Customer concentrations - At December 31, 2015, we had two individual customers with accounts receivable balances greater than 10% of the gross accounts receivable from continuing operations. These customers combined owed approximately 98.6% and 94.8% of our gross accounts receivable balance as of December 31, 2015 and 2014, respectively. The same two customers accounted for 98.0% and 97.3% of our revenue for the years ended December 31, 2015 and 2014, respectively.

Use of estimates - The preparation of financial statements, in accordance with accounting principles generally accepted in the United States ("U.S. GAAP"), requires management to make estimates and assumptions that affect the reported amounts of assets, liabilities, net revenues and expenses and disclosure of contingent assets and liabilities. The estimates and assumptions used in the accompanying consolidated financial statements are based upon management’s regular evaluation of the relevant facts and circumstances as of the date of the consolidated financial statements. We regularly evaluate estimates and assumptions related to allowances for returns and redemptions, allowances for doubtful accounts, goodwill and purchased intangible asset valuations, lives of intangible assets, deferred income tax asset valuation allowances, contingent liabilities, including the Arkansas grant contingency, and stock compensation. Actual results may differ from the estimates and assumptions used in preparing the accompanying consolidated financial statements, and such differences could be material.
 
Litigation and settlement costs - From time to time, we are involved in disputes, litigation and other legal actions. In accordance with ASC 450, Contingencies, we record a charge equal to at least the minimum estimated liability for a loss contingency when both of the following conditions are met: (i) information available prior to issuance of the consolidated financial statements indicates that it is probable that an asset had been impaired or a liability had been incurred as of the date of the consolidated financial statements and (ii) the range of loss can be reasonably estimated. See Note 15 for additional information.

Recent accounting pronouncements not yet adopted
 
In May 2014, the FASB issued ASU 2014-09, Revenue from Contracts with Customers (ASU 2014-09), which requires management to recognize revenue when a customer obtains control rather than when we have transferred substantially all risks and rewards of a good or service and requires expanded disclosures. ASU 2014-09, as amended, is effective for annual reporting periods beginning after December 15, 2017, with early adoption permitted as of annual periods beginning after December 15, 2016. The adoption of ASU 2014-09 is not expected to have an impact on the Company’s consolidated financial position or results of operations.

In November 2015, FASB issued ASU No. 2015-17, Balance Sheet Classification of Deferred Taxes, to simplify the presentation of deferred income taxes. The amendments in this Update require that deferred tax liabilities and assets be classified as noncurrent in a classified statement of financial position.

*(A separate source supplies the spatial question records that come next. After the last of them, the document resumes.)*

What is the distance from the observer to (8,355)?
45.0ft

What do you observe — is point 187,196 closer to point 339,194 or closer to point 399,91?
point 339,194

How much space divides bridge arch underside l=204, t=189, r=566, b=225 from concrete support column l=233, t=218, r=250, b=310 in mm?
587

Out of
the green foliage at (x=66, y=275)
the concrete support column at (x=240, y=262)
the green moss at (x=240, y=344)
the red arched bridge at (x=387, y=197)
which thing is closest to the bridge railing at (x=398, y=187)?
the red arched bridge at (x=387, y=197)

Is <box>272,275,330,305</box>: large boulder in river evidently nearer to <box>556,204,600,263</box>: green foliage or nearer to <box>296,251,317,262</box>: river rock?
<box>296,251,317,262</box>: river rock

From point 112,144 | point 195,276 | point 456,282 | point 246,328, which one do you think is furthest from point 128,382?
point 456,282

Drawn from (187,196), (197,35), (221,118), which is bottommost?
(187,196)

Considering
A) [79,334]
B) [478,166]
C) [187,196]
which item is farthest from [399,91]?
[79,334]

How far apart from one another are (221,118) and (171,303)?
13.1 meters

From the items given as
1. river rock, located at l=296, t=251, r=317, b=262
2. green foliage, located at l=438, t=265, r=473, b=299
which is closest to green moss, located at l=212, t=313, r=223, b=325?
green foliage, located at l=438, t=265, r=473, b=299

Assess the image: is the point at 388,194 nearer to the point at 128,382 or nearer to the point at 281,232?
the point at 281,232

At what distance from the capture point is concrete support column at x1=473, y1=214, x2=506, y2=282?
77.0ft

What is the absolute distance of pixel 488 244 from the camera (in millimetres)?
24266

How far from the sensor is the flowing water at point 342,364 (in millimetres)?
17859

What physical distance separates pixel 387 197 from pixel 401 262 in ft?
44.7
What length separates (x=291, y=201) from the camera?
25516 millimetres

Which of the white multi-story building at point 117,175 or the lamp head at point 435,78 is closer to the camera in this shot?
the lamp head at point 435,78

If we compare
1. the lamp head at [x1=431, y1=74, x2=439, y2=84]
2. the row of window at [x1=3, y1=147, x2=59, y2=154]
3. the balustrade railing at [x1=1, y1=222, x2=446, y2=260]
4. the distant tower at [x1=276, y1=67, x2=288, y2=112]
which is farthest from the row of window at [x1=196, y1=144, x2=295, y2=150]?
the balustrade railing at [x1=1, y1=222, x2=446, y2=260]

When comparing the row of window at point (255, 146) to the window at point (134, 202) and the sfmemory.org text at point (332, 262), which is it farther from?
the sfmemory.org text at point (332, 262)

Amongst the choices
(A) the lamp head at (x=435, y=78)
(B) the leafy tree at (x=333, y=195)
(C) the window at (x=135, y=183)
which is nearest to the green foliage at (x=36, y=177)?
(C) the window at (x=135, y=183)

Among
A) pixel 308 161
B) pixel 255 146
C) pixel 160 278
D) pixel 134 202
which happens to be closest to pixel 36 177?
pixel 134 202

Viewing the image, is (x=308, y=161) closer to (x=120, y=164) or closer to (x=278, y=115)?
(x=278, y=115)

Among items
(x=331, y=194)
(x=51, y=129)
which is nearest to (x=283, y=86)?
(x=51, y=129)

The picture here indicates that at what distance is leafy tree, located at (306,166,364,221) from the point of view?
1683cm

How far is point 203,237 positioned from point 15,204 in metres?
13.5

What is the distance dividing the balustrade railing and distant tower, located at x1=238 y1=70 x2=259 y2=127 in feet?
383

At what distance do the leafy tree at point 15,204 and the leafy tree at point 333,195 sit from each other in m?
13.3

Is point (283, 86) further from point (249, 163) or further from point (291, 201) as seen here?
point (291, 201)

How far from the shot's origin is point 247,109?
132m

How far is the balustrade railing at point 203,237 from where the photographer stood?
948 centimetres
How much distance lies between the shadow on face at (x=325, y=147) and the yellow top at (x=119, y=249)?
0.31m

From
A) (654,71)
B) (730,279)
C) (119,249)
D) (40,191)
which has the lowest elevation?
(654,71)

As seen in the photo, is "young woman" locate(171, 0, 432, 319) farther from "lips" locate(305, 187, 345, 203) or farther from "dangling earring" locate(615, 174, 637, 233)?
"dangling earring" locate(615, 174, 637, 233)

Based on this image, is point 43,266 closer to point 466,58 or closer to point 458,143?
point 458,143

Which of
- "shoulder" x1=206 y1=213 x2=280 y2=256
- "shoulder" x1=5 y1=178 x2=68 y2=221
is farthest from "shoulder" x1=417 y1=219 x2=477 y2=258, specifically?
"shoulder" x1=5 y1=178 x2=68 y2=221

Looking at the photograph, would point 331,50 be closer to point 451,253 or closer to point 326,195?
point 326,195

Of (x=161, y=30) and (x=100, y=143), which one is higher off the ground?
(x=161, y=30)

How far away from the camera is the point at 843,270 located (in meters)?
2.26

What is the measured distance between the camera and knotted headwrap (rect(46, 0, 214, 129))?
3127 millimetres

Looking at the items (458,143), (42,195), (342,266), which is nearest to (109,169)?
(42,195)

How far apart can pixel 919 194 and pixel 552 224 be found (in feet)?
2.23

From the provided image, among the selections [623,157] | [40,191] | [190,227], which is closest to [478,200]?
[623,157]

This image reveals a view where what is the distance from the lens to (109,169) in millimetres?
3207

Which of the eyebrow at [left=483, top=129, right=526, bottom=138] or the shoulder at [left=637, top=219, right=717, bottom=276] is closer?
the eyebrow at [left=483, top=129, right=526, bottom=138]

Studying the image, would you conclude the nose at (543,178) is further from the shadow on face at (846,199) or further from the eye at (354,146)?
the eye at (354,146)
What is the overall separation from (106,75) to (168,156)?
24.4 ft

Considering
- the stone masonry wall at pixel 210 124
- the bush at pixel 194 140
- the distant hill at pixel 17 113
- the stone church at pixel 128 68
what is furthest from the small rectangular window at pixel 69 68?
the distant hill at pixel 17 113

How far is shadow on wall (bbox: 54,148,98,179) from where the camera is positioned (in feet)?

The amendments in this Update apply to all entities that present a classified statement of financial position. The current requirement that deferred tax liabilities and assets of a tax-paying component of an entity be offset and presented as a single amount is not affected by the amendments in this Update. The amendments in this Update are effective for financial statements issued for annual periods beginning after December 15, 2016, and interim periods within those annual periods. Earlier application is permitted for all entities as of the beginning of an interim or annual reporting period. The adoption of ASU 2015-17 is not expected to have a significant impact on the Company’s consolidated financial position or results of operations.